Motorcycles, tractors and a fire engine were part of the mix. One piece of history on display was a 1971 powder blue Dodge Coronet, which had the distinction of being Fairview’s first modern police car.

OUTLOOK PHOTO: JOSH KULLA - The 2016 Rockin' Round the Block car show brought tons of old fashioned, American chrome to downtown Gresham Saturday, including this lovingly restored Chevrolet Impala SS. “It is fun to be part of such a big event that benefits the community,” said Sheryl Gould, president of Northwest Motorsports Association, one of the organizing clubs. “(It’s) great being able to walk around and see everyone out enjoying themselves.”

Gould has been involved with car clubs for 35 years, and has been coming to Rockin’ Round the Block since its inception.

The groups that put together the event worked hard throughout the day, with many volunteers arriving at 5 a.m. to make sure everything went smoothly.

All proceeds from the event benefited the Mt. Hood Community College Automotive Technology scholarship program. They haven’t calculated how much money was raised this year, but the amount will be added to the $153,000 accumulated in the past.

“We are helping kids who want to take auto classes by making it more affordable for them to go to school,” said Shelley Fontana, who volunteered in the registration tent. “The proceeds go towards things like buying them the tools they need.”

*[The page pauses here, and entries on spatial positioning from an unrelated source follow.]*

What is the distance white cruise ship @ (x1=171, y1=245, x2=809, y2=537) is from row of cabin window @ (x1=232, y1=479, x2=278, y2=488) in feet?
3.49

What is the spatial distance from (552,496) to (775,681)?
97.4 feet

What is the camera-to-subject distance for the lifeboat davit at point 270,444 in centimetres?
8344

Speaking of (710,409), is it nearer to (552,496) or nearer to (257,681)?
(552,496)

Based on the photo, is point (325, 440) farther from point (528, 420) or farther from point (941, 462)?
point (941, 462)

The ever-popular raffle drawing is one of the ways money is generated for the college. All of the items were either donated by local groups and businesses or purchased by the Northwest Motorsports Association.

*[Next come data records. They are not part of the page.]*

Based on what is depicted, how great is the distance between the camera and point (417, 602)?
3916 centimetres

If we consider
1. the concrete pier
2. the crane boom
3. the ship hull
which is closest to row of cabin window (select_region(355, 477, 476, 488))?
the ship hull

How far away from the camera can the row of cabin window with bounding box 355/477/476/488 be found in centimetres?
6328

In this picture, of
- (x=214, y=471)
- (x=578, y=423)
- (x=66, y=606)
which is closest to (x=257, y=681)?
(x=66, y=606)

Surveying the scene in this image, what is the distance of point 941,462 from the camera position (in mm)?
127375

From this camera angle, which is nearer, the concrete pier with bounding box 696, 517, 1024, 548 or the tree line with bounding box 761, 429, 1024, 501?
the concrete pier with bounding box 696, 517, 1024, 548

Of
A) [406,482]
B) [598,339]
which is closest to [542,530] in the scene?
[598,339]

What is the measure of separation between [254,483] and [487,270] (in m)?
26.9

“The raffle makes good money, and it’s an important part of what goes towards Mt. Hood Community College,” said Sue Golleher, a member of the Northwest Motorsports Association. “Normally we give out 20 prizes every drawing, which happens every half hour.”

The prizes included model cars, candy, old dealership signs and even a mailbox painted with flames like a hotrod.

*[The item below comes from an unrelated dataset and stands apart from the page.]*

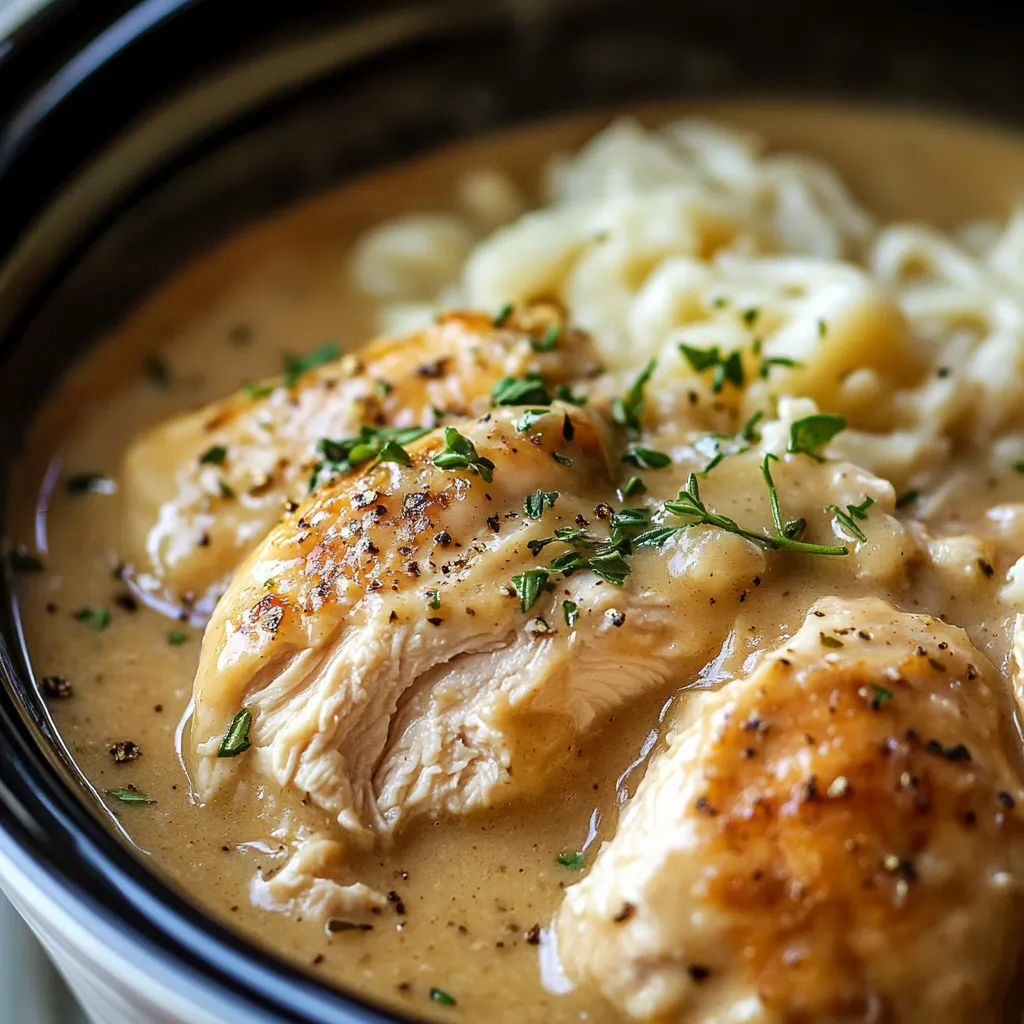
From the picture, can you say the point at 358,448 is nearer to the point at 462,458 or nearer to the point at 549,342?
the point at 462,458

The competition for top entries was decided by a panel of judges assembled to pick their favorites, while local merchants and businesses also could purchase the rights of awarding their own trophies.

Every year Rockin’ Round the Block has new and unique trophies. This year, winners received prizes shaped like mini-jukeboxes.

“I try to find something different each time,” said Farris, who finds the trophies each year. “My guy who does trophies for me called and said he had something I needed to see. Everybody thought the jukeboxes were really cool.”

There was plenty to do beyond looking at cars. Many of the attendees took advantage of the food vendors, especially treats such as Sno Cones in an effort beat the afternoon heat. The city of Gresham had a water refilling station to keep everyone hydrated, and many of the vendors were giving out free water.

Deborah Messinger School of Dance and the Rising Stars Preschool performed routines in the middle of Main Avenue, while on Third Street the local martial arts studios had their own interactive setups where people could attempt to break wooden boards and interact with the students. Ron Ruedi and the Hurricanes also performed on the main stage for the majority of the afternoon.

Most of the booths featured car-related products, like models and car supplies. Many of the local dealerships also had a presence at the event, with free giveaways and games including bean-bag tosses. OUTLOOK PHOTO: JOSH KULLA - A child smiles as he grips the wheel of this 1928 Ford Model A hot rod Saturday at Rockin' Round the Block.